Harry lag noch lange wach und starrte an seinen Baldachin ohne ihn wirklich zu beachten. Er dachte an Ginny. War er letztendlich genau so wie Malfoy? Hatte er sie geliebt und es nur nie wahrhaben wollten? Und jetzt, da alles zu spät war wünschte er sich die Nähe zu ihr. Hatten Draco und er wohl doch mehr gemeinsam als sie gedacht hätten? Draco liebte Harry, doch Harry verlangte es nach Ginny. Und was war mit ihr? Wen wollte Ginevra?
Glitzernde Sterne spiegelten sich in ihren haselnussbraunen Augen, die sich so sehr nach Nähe sehnten. Warum wollte er sie nicht? Waren es nur Neugier und sexuelles verlangen, die ihn dazu getrieben hatten? Vielleicht war sie auch nicht wertvoll genug für ihn. Ginny zog ihre Beine nah an ihren schlanken Körper, presste die Knie an ihre wohlgeformten Brüste, ihr seidenglattes Haar glitt über ihr Gesicht, eine einzelne Träne fiel auf den Fenstersims.
Schon damals auf dem Bahnsteig hatte sie gewusst, dass dieser schwarzhaarige, schüchterne Junge etwas Besonderes war. Seine geheimnisvoll glitzernden grünen Augen hinter der zerkratzen Brille hatten sie schon damals, wenn auch nur flüchtig, so verheißungsvoll angeblitzt. Und was war in ihrem ersten Schuljahr gewesen? Hatte er sie da nicht vor Tom Riddle gerettet? Der Junge, dem sie beinahe alles anvertraut hatte? Riddle hatte sie damals so schamlos ausgenutzt; auch er wollte Harry. In dieser fast aussichtslosen Situation in der sie so schwach gewesen war, war ihr Held gekommen, mit Engelszungen zischend hatte er sich den Weg zu ihr gebahnt, hatte den Basilisken, das Biest der Kammer bezwungen, nur um sie zu retten.
Und was waren seine Worte? Ginny erinnerte sich an sein schmerzverzerrtes Gesicht, doch seine Augen waren so verlangend gewesen. „Keine Angst Ginny, es ist vorbei, jetzt bin ich ja bei dir!“, hatte er ihr zugeflüstert. Und sein Gesicht war dem ihren so furchtbar nahe gewesen, warum hatte er sie nicht einfach geküsst? Warum hatte er seine Hände, die schon damals so zärtlich ihre Wange berührt hatte nicht tiefer gleiten lassen? Sie hätte ihm alles gegeben… alles…

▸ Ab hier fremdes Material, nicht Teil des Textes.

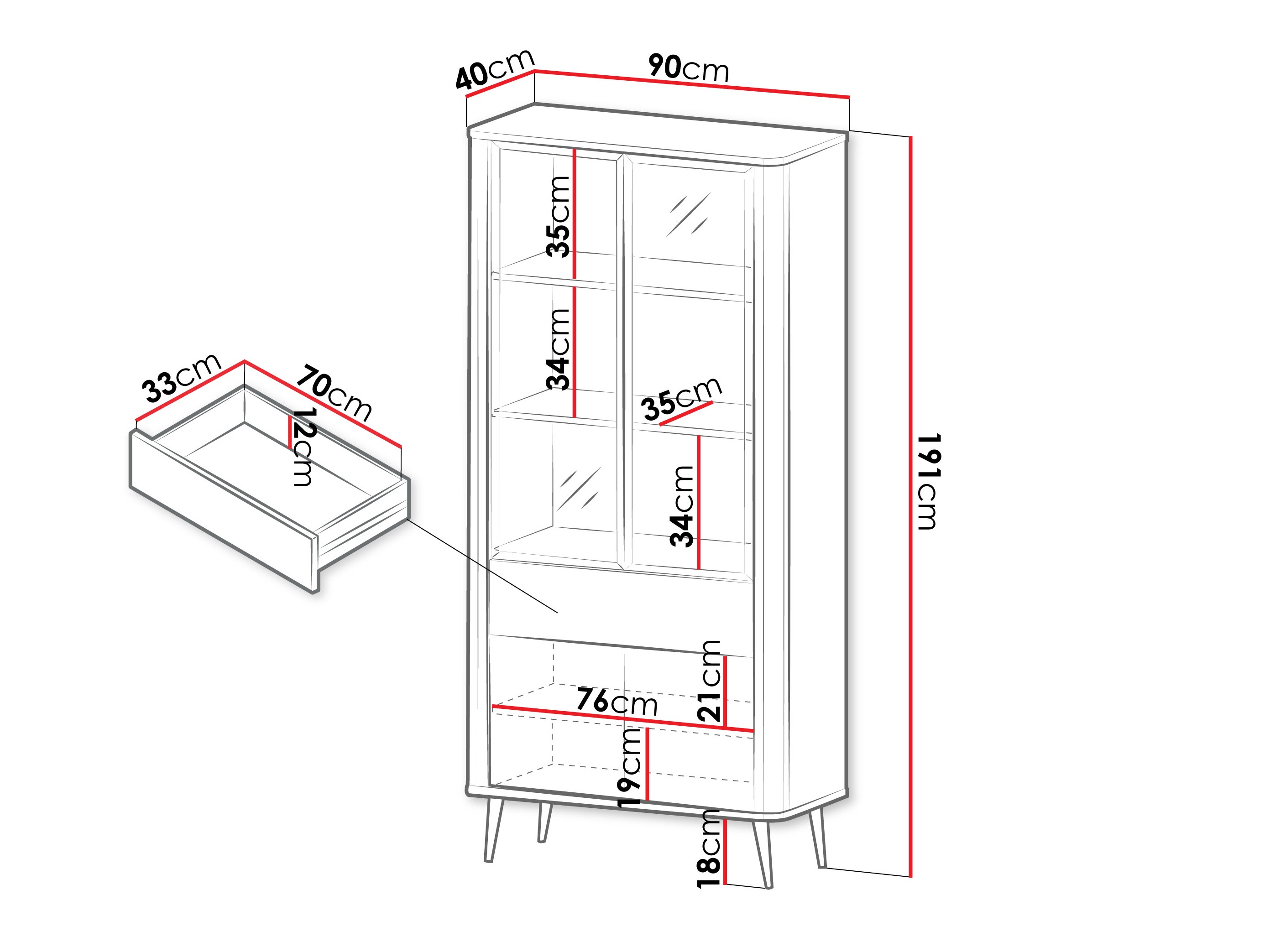 40cm
90cm
35cm
34cm
35cm
34cm
191cm
33cm
70cm
12cm
76cm
21cm
19cm
18cm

Neben ihr regte sich eine ihrer Klassenkameradinnen und seufzte im Schlaf.
Wenn liebe greifbar wäre, dann hätte sich mich mit ihrer Sehnsucht schon lange getötet, dachte Ginny. Wenn Liebe greifbar wäre, hätte sie meine Seele schon lange zerissen…
Ron wachte auf, mit Schmerzen die ihn fast ohnmächtig werden ließen.
Wenn Hunger jemals tödlich wäre, dann wäre ich jetzt schon dran gestorben, dachte er sich…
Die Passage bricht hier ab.